Recognize that public affairs is a distinct marketing tool. It is not nuclear science, but it is a discipline. Admiral Thorp realizes this and is taking aggressive steps to make it more disciplined and more proactive. With the support of the Chief of Naval Operations, Admiral Gary Roughead, he is increasing the number of PAOs from 209 to 269 and making public outreach a requirement.
Don't be reluctant to use paid media (you already use it advertising for recruits). The Navy needs to use these proven vehicles—commercials on Sunday morning talk shows, small ads on newspaper op-ed pages, or special-section advertorials in magazines. The Army has already set the precedent by dedicating a portion of its recruiting advertising budget to directly targeting parents—not just potential recruits.
The Navy needs to treat marketing as a professional discipline and not simply as an intuitive tool that can be picked up on the job.

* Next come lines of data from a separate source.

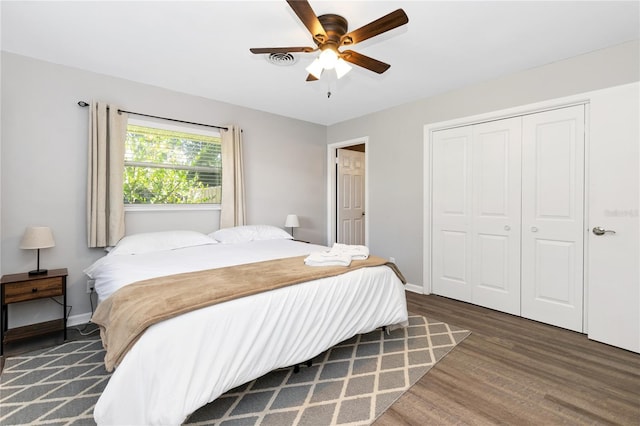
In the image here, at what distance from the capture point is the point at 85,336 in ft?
8.71

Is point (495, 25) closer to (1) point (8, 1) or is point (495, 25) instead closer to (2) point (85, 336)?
(1) point (8, 1)

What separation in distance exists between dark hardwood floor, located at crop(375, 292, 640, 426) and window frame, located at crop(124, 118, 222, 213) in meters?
2.97

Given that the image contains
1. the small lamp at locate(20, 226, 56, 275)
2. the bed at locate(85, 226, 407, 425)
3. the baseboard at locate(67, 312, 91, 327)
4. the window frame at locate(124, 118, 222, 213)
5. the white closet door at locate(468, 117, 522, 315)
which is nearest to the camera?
the bed at locate(85, 226, 407, 425)

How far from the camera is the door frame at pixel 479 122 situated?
8.64 ft

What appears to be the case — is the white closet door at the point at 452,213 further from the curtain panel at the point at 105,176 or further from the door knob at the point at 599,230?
the curtain panel at the point at 105,176

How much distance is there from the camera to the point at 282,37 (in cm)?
238

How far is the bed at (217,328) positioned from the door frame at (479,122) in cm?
142

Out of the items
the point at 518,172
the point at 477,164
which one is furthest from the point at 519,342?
the point at 477,164

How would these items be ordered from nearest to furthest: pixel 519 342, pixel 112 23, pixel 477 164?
1. pixel 112 23
2. pixel 519 342
3. pixel 477 164

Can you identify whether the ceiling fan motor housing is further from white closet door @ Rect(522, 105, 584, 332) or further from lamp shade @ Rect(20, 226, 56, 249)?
lamp shade @ Rect(20, 226, 56, 249)

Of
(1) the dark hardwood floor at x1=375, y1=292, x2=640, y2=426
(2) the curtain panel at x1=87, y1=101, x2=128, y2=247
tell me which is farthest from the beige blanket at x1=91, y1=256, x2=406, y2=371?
(2) the curtain panel at x1=87, y1=101, x2=128, y2=247

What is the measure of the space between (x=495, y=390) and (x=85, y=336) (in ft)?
10.8

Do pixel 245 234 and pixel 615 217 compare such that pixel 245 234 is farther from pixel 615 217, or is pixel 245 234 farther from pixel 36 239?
pixel 615 217

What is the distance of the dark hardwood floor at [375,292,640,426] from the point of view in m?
1.65
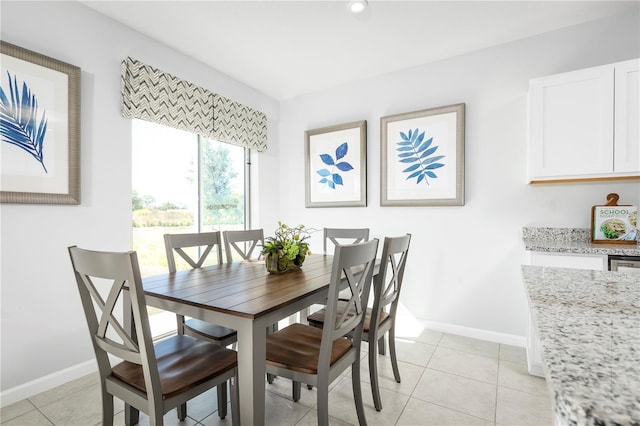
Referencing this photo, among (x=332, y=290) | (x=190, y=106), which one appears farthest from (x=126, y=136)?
(x=332, y=290)

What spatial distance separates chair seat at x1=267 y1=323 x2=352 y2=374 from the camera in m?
1.51

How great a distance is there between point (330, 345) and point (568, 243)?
224 cm

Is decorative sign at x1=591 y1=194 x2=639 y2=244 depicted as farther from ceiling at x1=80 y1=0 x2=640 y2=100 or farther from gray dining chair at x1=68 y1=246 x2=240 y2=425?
gray dining chair at x1=68 y1=246 x2=240 y2=425

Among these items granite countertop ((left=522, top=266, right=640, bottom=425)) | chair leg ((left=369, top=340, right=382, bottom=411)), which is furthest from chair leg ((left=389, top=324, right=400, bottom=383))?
granite countertop ((left=522, top=266, right=640, bottom=425))

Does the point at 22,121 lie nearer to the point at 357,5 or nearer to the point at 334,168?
the point at 357,5

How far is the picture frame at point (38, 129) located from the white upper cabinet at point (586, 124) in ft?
11.3

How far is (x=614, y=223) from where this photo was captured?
235 cm

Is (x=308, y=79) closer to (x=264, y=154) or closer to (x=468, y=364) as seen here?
(x=264, y=154)

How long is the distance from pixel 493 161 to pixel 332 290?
2241mm

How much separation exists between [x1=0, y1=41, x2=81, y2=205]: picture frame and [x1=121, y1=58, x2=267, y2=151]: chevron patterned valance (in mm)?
371

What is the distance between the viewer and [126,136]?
2557mm

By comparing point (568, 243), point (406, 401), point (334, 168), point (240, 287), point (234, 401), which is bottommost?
point (406, 401)

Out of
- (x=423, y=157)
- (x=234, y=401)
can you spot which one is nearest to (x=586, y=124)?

Just as you send officers for advanced degrees in financial management, you should send them to the top graduate business schools to learn marketing before they take on marketing-intensive billets like recruiting or public affairs.
Hire senior civilian talent—inside the Sea Services—even on a temporary basis. Yes, you hire ad agencies for recruiting ad campaigns, and civilians hold certain positions on the NRC staff. You need top in-house expertise to manage the ad agency better and bring best-of-breed marketing thinking in the Navy. Dip into the Senior Executive Service or use reserve commissions to bring in top-level talent.
Develop New Tools
Be aggressively open to testing new marketing tools—even those "not invented here." For example, the Navy's ad agency is encouraging active-duty and recently discharged personnel to post "life in the Navy" videos on YouTube. Such peer-to-peer efforts are a 21st-century adaptation of word-of-mouth advertising that offer great promise.

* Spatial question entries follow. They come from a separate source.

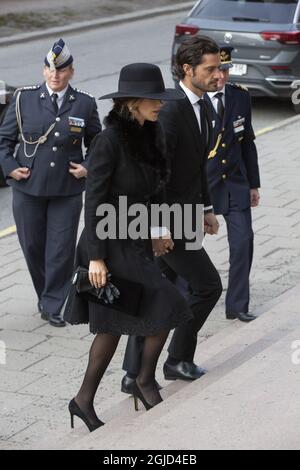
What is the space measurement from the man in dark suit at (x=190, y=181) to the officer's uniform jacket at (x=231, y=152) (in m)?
1.02

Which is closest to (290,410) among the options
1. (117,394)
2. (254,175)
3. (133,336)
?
(133,336)

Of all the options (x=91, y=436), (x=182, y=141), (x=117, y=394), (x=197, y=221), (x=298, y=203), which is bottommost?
(x=298, y=203)

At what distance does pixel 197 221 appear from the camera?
6.84 meters

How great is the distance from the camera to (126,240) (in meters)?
6.10

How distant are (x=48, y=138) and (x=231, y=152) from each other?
1237mm

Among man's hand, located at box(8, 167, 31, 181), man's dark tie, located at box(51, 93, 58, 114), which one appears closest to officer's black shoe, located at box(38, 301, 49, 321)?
man's hand, located at box(8, 167, 31, 181)

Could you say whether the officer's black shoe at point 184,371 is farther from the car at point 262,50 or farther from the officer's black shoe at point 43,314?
the car at point 262,50

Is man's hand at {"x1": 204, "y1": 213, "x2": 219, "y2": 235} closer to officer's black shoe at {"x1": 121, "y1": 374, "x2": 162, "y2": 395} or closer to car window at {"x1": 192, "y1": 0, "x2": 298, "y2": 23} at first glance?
officer's black shoe at {"x1": 121, "y1": 374, "x2": 162, "y2": 395}

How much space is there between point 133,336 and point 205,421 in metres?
0.97

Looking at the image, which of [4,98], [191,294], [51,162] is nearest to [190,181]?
[191,294]

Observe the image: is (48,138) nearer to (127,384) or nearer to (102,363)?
(127,384)

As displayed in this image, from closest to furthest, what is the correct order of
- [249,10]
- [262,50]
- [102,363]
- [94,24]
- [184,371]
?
1. [102,363]
2. [184,371]
3. [262,50]
4. [249,10]
5. [94,24]
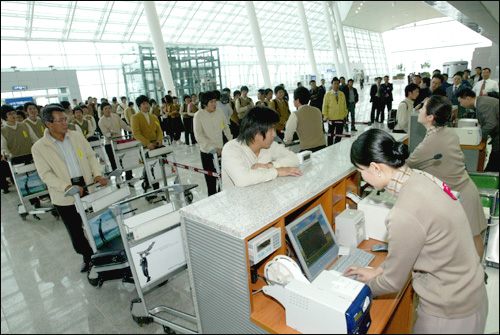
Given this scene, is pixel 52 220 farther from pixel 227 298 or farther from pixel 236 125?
pixel 236 125

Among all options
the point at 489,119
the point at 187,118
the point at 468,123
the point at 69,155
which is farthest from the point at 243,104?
the point at 69,155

From a civilian (and news junkie) perspective, I think embeds in Iraq—and aboard ships on station in the Arabian Gulf—have been a terrific source of generally accurate, positive news stories. The obvious question is how can they be used in different arenas to help tell the broader Sea Services story? After the Wall Street Journal's Bret Stephens participated in an embark on board the USS Harry Truman (CVN-75), he wrote several thoughtful columns about the need for a strong Navy. The best way to engage people is to engage people.
Perhaps the most powerful idea the Navy could employ should be adapted from someone who had an especially good year in 2007: Al Gore. What is the Sea Services' (intellectual) equivalent of An Inconvenient Truth? For the environmental community, Gore's film and its promotion was a game changer. The Navy certainly needs one.

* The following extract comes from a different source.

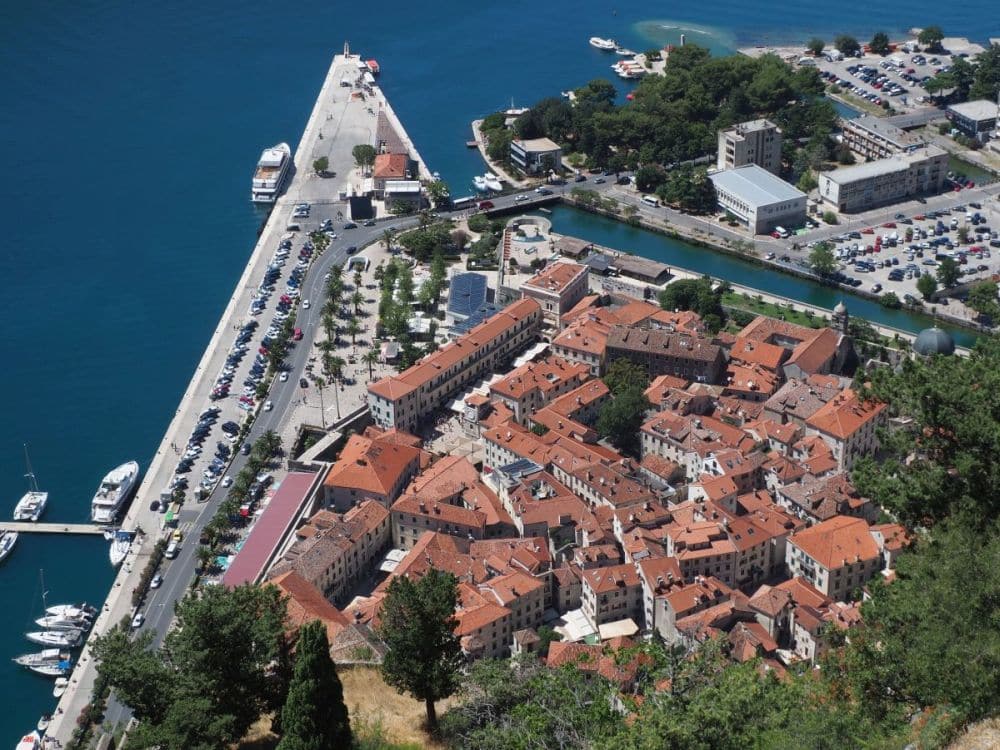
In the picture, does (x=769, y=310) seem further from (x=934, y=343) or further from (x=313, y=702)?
(x=313, y=702)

If Admiral Mullen had marketing professionals on his staff at the time of Bill Butler's question, he might have answered with the following:
Write your senators and your representative and ask them what they think about the new maritime strategy. Tell them to make sure that our men and women in uniform have the equipment and training they need to get the job done right. Remind them that 90 percent of our trade moves by sea and that we only have a month's supply of oil on hand at any one time. Bring the Sea Services to the forefront of their thinking.
As the new maritime strategy makes clear, we need a strong Navy, Marine Corps, and Coast Guard, working together. For that to happen, the Sea Services must be adequately funded. And that won't happen unless the story is effectively communicated to our citizens and to our political decision-makers. Communications is not a dirty word. Neither is marketing.